== Data records ==
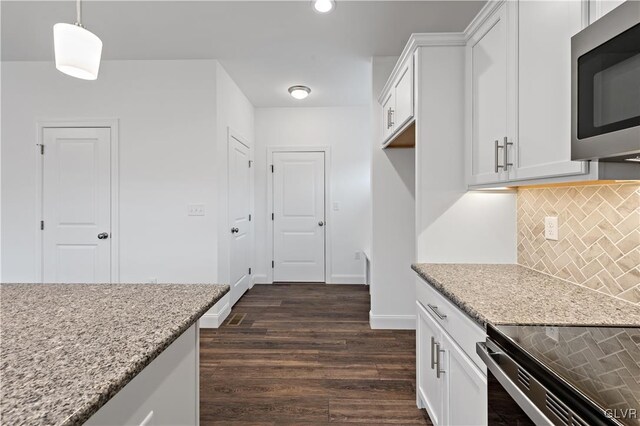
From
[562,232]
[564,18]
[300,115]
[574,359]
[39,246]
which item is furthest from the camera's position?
[300,115]

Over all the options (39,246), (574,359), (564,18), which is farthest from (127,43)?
(574,359)

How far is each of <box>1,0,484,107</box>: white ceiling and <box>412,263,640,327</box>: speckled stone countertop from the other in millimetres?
1955

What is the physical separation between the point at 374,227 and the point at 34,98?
12.1ft

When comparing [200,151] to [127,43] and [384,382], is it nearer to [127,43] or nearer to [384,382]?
[127,43]

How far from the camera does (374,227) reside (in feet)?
10.7

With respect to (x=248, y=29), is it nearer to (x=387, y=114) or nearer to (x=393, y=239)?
(x=387, y=114)

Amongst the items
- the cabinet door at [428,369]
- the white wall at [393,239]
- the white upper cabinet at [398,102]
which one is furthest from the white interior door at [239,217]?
the cabinet door at [428,369]

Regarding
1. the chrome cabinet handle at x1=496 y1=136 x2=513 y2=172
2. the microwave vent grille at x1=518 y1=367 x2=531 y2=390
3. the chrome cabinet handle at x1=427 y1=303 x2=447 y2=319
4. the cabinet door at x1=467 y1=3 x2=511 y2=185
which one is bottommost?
the chrome cabinet handle at x1=427 y1=303 x2=447 y2=319

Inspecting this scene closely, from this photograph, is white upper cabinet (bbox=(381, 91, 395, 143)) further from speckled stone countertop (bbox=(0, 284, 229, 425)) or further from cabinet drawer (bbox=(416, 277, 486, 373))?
speckled stone countertop (bbox=(0, 284, 229, 425))

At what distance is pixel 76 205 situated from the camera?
3465mm

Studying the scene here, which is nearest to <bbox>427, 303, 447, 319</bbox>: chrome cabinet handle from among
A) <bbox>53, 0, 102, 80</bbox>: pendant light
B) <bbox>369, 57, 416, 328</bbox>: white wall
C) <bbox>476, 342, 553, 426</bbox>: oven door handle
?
<bbox>476, 342, 553, 426</bbox>: oven door handle

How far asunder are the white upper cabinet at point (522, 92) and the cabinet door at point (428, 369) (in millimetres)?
784

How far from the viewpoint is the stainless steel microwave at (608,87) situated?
34.1 inches

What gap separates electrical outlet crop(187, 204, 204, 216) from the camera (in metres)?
3.38
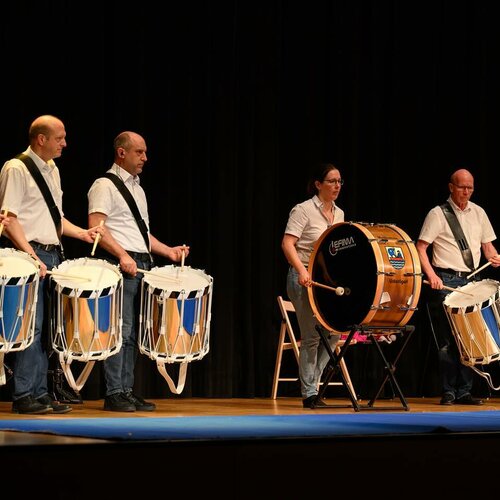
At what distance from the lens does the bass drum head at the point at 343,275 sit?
5.74 m

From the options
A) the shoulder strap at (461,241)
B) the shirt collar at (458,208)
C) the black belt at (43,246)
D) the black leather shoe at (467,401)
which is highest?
the shirt collar at (458,208)

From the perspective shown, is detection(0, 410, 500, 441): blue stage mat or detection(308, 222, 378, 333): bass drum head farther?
detection(308, 222, 378, 333): bass drum head

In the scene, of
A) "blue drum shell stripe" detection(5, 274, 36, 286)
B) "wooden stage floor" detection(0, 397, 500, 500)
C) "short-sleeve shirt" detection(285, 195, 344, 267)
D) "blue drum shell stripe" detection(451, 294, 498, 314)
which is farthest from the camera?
"blue drum shell stripe" detection(451, 294, 498, 314)

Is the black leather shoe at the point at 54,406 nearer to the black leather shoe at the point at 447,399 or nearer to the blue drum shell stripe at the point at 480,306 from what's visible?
the blue drum shell stripe at the point at 480,306

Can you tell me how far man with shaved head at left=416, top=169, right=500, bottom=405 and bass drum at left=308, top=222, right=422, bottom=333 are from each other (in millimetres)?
1348

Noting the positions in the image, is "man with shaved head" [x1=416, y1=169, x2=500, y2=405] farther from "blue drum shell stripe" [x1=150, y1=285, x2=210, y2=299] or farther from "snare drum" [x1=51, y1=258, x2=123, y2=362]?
"snare drum" [x1=51, y1=258, x2=123, y2=362]

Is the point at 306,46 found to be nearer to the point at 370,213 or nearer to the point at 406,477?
the point at 370,213

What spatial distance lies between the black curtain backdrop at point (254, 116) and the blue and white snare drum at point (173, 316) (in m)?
1.53

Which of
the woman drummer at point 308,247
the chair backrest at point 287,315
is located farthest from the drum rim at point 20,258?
the chair backrest at point 287,315

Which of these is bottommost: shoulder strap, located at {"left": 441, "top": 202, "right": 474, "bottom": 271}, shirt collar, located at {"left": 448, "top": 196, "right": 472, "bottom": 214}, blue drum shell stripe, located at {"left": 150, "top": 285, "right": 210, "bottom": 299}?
blue drum shell stripe, located at {"left": 150, "top": 285, "right": 210, "bottom": 299}

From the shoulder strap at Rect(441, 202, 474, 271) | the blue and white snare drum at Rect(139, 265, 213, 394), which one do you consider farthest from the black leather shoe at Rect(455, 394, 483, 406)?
→ the blue and white snare drum at Rect(139, 265, 213, 394)

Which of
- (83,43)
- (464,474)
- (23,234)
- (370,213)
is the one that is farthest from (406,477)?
(370,213)

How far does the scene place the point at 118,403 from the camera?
216 inches

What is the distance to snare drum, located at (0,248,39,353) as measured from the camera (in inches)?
191
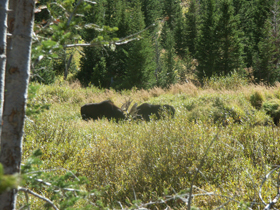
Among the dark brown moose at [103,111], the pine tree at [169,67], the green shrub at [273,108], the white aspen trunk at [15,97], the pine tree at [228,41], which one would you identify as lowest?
the dark brown moose at [103,111]

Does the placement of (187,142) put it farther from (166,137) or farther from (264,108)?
(264,108)

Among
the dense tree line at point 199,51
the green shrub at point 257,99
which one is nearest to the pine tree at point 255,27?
the dense tree line at point 199,51

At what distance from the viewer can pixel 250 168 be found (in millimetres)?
3842

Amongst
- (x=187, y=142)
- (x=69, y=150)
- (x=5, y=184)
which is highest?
(x=5, y=184)

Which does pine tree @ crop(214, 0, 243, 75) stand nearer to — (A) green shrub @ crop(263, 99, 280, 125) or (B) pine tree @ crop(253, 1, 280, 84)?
(B) pine tree @ crop(253, 1, 280, 84)

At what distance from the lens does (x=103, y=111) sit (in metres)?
10.3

== Brief ==
Reproduce all of the data exactly; the pictures do not belong in the copy.

== Problem solution ==
From
[562,232]
[564,18]
[300,115]
[574,359]
[39,246]
which item is furthest from the camera's position?
[300,115]

Over all the options (39,246), (574,359), (564,18), which is farthest from (127,43)?
(574,359)

How far is each of <box>1,0,484,107</box>: white ceiling and <box>412,263,640,327</box>: speckled stone countertop from the other in millimetres?
1955

What is the physical separation between the point at 374,227 and the point at 34,98?
12.1ft

When comparing [200,151] to [127,43] and [384,382], is it nearer to [127,43] or nearer to [384,382]?
[127,43]

How far from the camera does (374,227) reside (in feet)?
10.7

With respect to (x=248, y=29), is it nearer to (x=387, y=114) or nearer to (x=393, y=239)?
(x=387, y=114)

Amongst the items
- the cabinet door at [428,369]
- the white wall at [393,239]
- the white upper cabinet at [398,102]
which one is furthest from the white interior door at [239,217]?
the cabinet door at [428,369]

Regarding
1. the chrome cabinet handle at x1=496 y1=136 x2=513 y2=172
2. the microwave vent grille at x1=518 y1=367 x2=531 y2=390
3. the chrome cabinet handle at x1=427 y1=303 x2=447 y2=319
4. the cabinet door at x1=467 y1=3 x2=511 y2=185
which one is bottommost?
the chrome cabinet handle at x1=427 y1=303 x2=447 y2=319

Inspecting this scene closely, from this photograph, is white upper cabinet (bbox=(381, 91, 395, 143)) further from speckled stone countertop (bbox=(0, 284, 229, 425)) or further from cabinet drawer (bbox=(416, 277, 486, 373))?
speckled stone countertop (bbox=(0, 284, 229, 425))

At what distance is pixel 76 205 situated from the camera?
3465mm

Studying the scene here, which is nearest to <bbox>427, 303, 447, 319</bbox>: chrome cabinet handle from among
A) <bbox>53, 0, 102, 80</bbox>: pendant light
B) <bbox>369, 57, 416, 328</bbox>: white wall
C) <bbox>476, 342, 553, 426</bbox>: oven door handle
?
<bbox>476, 342, 553, 426</bbox>: oven door handle

How far asunder are the white upper cabinet at point (522, 92) and the cabinet door at point (428, 369) (in millimetres)?
784

How far from the viewpoint is the stainless steel microwave at (608,87) situated?
34.1 inches

What gap separates electrical outlet crop(187, 204, 204, 216) from the camera (in metres)?
3.38
At what distance from the lens does the bass drum head at the point at 343,275 sit?
5.74 m

From the options
A) the shoulder strap at (461,241)
B) the shirt collar at (458,208)
C) the black belt at (43,246)
D) the black leather shoe at (467,401)
which is highest?
the shirt collar at (458,208)

From the perspective shown, is detection(0, 410, 500, 441): blue stage mat or detection(308, 222, 378, 333): bass drum head farther?
detection(308, 222, 378, 333): bass drum head

In the scene, of
A) "blue drum shell stripe" detection(5, 274, 36, 286)
B) "wooden stage floor" detection(0, 397, 500, 500)
C) "short-sleeve shirt" detection(285, 195, 344, 267)
D) "blue drum shell stripe" detection(451, 294, 498, 314)
which is farthest from the camera?
"blue drum shell stripe" detection(451, 294, 498, 314)

Is the black leather shoe at the point at 54,406 nearer to the black leather shoe at the point at 447,399 or nearer to the blue drum shell stripe at the point at 480,306 from what's visible?
the blue drum shell stripe at the point at 480,306

Can you tell me how far man with shaved head at left=416, top=169, right=500, bottom=405 and bass drum at left=308, top=222, right=422, bottom=333 are from each other (in millimetres)?
1348

Noting the positions in the image, is "man with shaved head" [x1=416, y1=169, x2=500, y2=405] farther from "blue drum shell stripe" [x1=150, y1=285, x2=210, y2=299] or farther from "snare drum" [x1=51, y1=258, x2=123, y2=362]?
"snare drum" [x1=51, y1=258, x2=123, y2=362]

Is the point at 306,46 found to be nearer to the point at 370,213 or nearer to the point at 406,477?
the point at 370,213

What spatial distance lies between the black curtain backdrop at point (254, 116) and the blue and white snare drum at point (173, 316) (in m)?
1.53

Which of
the woman drummer at point 308,247
the chair backrest at point 287,315
is located farthest from the drum rim at point 20,258?
the chair backrest at point 287,315

Which of these is bottommost: shoulder strap, located at {"left": 441, "top": 202, "right": 474, "bottom": 271}, shirt collar, located at {"left": 448, "top": 196, "right": 472, "bottom": 214}, blue drum shell stripe, located at {"left": 150, "top": 285, "right": 210, "bottom": 299}?
blue drum shell stripe, located at {"left": 150, "top": 285, "right": 210, "bottom": 299}

From the shoulder strap at Rect(441, 202, 474, 271) | the blue and white snare drum at Rect(139, 265, 213, 394), which one do you consider farthest from the black leather shoe at Rect(455, 394, 483, 406)?
→ the blue and white snare drum at Rect(139, 265, 213, 394)

Which of
- (83,43)
- (464,474)
- (23,234)
- (370,213)
is the one that is farthest from (406,477)?
(370,213)

How far does the scene place the point at 118,403 from the camera?
216 inches

What is the distance to snare drum, located at (0,248,39,353) as measured from the camera (in inches)?
191
Among the dark brown moose at [103,111], the pine tree at [169,67], the green shrub at [273,108], the white aspen trunk at [15,97], the pine tree at [228,41], which one would you identify as lowest?
the dark brown moose at [103,111]

Does the placement of (187,142) put it farther from (166,137) or farther from (264,108)?
(264,108)

Among
the dense tree line at point 199,51
the green shrub at point 257,99
which one is nearest to the pine tree at point 255,27?
the dense tree line at point 199,51

At what distance from the viewer can pixel 250 168 be found (in millimetres)?
3842

Amongst
- (x=187, y=142)
- (x=69, y=150)
- (x=5, y=184)
which is highest?
(x=5, y=184)

Which does pine tree @ crop(214, 0, 243, 75) stand nearer to — (A) green shrub @ crop(263, 99, 280, 125) or (B) pine tree @ crop(253, 1, 280, 84)?
(B) pine tree @ crop(253, 1, 280, 84)

At what distance from the lens does (x=103, y=111) sit (in metres)?
10.3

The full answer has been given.